Most people are often unaware of how income taxes really work. They know that the government uses these taxes to spend on public utilities and programs that would benefit its citizens, but many claim ignorance when it comes down to how income taxes are processed. Income taxes, although the bane of most citizens’ existence, should be understood about how this affects most law-abiding residents of the country.
When delving into how income taxes really work, many assume that the process starts with the filing of income tax forms. This is not the case; the process actually starts when a person is officially hired by a company. During this period, both the employer and the prospective employee agree on the latter’s current wages, and sign an agreement to that effect.
Once the person is hired, he has to fill out his tax forms, especially the W-4 form, which lists down his salary information, and number of children or dependents. This is then given to the employer, so that he would know how much he would need to take away from his employee’s paycheck for the income tax.
Now that a set amount for the employee’s salary has been made, the income tax he would need to provide for can now be deducted. Starting with his gross income, which includes his current income, interest and other wage benefits, adjustments are then subtracted. This may include retirement plans taken, alimony, and self-employment taxes. The difference is now termed as the adjustment gross income.
From here, the adjustment gross income is further subtracted by any personal expenses and exemptions made, and by either standard or itemized deductions. Standard deductions are a set amount by the Internal Revenue Service, while itemized deductions include charity contributions, medical and dental expenses, home mortgage interests, and any state and local taxes incurred. The resulting amount is now the employee’s taxable income.

**Provided material:**
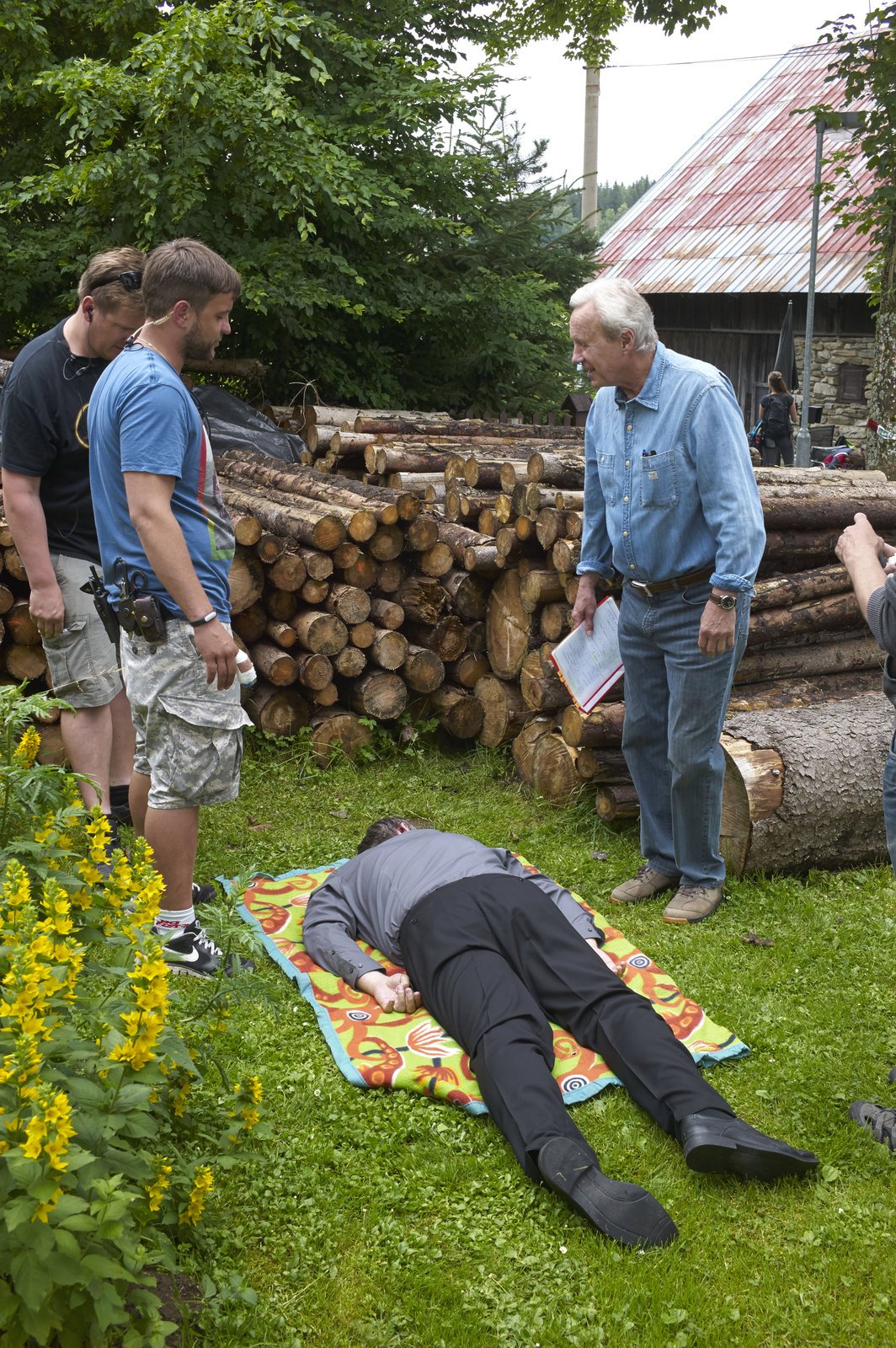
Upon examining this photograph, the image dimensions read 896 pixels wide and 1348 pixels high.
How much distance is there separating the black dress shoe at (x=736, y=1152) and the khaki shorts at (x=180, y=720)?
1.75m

* * *

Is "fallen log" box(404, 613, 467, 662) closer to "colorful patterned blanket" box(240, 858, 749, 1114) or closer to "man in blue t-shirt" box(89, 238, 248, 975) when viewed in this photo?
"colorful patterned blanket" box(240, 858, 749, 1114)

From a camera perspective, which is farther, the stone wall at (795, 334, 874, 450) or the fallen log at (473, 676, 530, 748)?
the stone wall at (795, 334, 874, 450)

**What to do:**
(1) In the passage on income taxes, rewrite the part starting at "Once the person" and ending at "adjustment gross income.", replacing "alimony" with "spousal support".
(2) Answer these questions using the passage on income taxes.
(a) According to the passage, when does the income tax process actually start?
(b) Which tax form lists a new hire's salary information and number of children or dependents?
(c) Which agency sets the amount of standard deductions?

**Outputs in order:**
(1)
Once the person is hired, he has to fill out his tax forms, especially the W-4 form, which lists down his salary information, and number of children or dependents. This is then given to the employer, so that he would know how much he would need to take away from his employee’s paycheck for the income tax.
Now that a set amount for the employee’s salary has been made, the income tax he would need to provide for can now be deducted. Starting with his gross income, which includes his current income, interest and other wage benefits, adjustments are then subtracted. This may include retirement plans taken, spousal support, and self-employment taxes. The difference is now termed as the adjustment gross income.

(2)
(a) It starts when a person is officially hired by a company.
(b) The W-4 form.
(c) The Internal Revenue Service.